How to Check for Breathing

1. Ensure Safety:

  • Before approaching the person, make sure the scene is safe for you to enter. Ensure there are no immediate dangers, such as traffic or hazardous materials.

2. Approach Cautiously:

  • Approach the person calmly and cautiously. Gently tap their shoulder and call out loudly to check if they are responsive. Say something like, "Are you okay?" or "Can you hear me?"

3. Look for Signs of Breathing:

  • While assessing responsiveness, closely observe the person's chest and abdomen for any signs of breathing. Look for the following:
    • Rise and fall of the chest or abdomen.
    • Movement of the person's chest as they breathe.
    • Listening for sounds of breathing (e.g., normal breathing sounds or gasping).

4. Check for No More Than 10 Seconds:

  • Spend no more than 10 seconds assessing for breathing. This is a quick evaluation to determine if the person is breathing or not.

5. Check for Normal Breathing:

  • If the person is breathing normally (regular, even breaths), maintain their current position and monitor their breathing until help arrives.
  • Ensure their airway is clear, and their head is tilted back slightly to keep the airway open.

6. Check for Absent or Abnormal Breathing:

  • If the person is not breathing or is only gasping (agonal breathing), you must initiate cardiopulmonary resuscitation (CPR) immediately.
  • To begin CPR, place the person on their back on a firm surface and start chest compressions.

CPR for Adults (Age 8 and Older):

  • Place the heel of one hand on the center of the person's chest, just below the nipple line.
  • Place the other hand on top of the first hand and interlock your fingers.
  • Position yourself with your shoulders directly above your hands.
  • Use your upper body weight to push down hard and fast at a rate of about 100-120 compressions per minute. Allow the chest to fully recoil between compressions.
  • After 30 chest compressions, give 2 rescue breaths. Tilt the person's head back slightly, pinch their nose closed, and give a breath that makes the chest rise visibly.
  • Continue CPR until the person starts breathing on their own, trained medical personnel arrive, or you are too exhausted to continue.

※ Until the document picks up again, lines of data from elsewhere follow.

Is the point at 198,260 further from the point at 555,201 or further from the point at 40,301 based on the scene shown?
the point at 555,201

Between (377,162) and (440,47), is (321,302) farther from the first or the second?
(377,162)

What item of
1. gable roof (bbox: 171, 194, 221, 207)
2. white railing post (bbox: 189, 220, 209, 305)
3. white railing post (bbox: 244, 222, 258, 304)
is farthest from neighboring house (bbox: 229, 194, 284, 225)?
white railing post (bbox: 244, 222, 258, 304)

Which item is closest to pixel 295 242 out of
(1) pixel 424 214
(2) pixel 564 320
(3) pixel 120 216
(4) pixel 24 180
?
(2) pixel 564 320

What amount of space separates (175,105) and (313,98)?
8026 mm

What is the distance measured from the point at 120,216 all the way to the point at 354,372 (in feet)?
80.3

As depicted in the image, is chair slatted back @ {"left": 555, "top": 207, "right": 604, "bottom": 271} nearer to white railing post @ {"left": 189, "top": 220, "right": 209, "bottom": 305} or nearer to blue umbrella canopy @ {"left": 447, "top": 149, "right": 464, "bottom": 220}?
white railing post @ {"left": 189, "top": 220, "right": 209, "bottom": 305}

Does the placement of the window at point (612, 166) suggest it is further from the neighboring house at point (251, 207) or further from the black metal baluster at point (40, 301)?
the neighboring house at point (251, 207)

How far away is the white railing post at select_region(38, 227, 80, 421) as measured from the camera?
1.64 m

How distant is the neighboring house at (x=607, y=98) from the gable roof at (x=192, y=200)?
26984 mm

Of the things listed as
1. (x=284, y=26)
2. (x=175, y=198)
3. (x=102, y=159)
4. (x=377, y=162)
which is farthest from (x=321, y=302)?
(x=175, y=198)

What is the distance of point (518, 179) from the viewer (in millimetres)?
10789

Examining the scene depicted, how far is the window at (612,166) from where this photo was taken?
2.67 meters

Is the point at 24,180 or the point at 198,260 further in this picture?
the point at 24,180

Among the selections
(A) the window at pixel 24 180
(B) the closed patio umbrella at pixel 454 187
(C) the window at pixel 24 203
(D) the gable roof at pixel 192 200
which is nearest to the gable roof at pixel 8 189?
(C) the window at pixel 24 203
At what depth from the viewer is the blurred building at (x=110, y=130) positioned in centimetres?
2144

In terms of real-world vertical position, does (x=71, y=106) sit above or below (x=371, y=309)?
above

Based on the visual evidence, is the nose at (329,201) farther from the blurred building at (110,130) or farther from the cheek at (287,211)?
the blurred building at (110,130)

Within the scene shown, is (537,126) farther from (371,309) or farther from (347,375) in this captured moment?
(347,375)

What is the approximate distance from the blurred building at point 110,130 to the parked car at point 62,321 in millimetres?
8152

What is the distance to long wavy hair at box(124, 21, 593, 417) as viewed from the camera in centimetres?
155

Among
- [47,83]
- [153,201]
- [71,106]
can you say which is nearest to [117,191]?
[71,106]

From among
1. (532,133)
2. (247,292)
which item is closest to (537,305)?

CPR for Children (Ages 1 to 7) and Infants (Under Age 1):

  • For children, use one or two hands for chest compressions, depending on the child's size.
  • For infants, use two fingers in the center of the chest, just below the nipple line, for chest compressions.
  • Adjust the depth and rate of chest compressions according to the age of the child or infant.

Remember, if you find someone who is not breathing or only gasping, it is crucial to begin CPR immediately and continue until professional medical help arrives. Early intervention with CPR can significantly increase the chances of survival in cases of cardiac arrest or respiratory distress.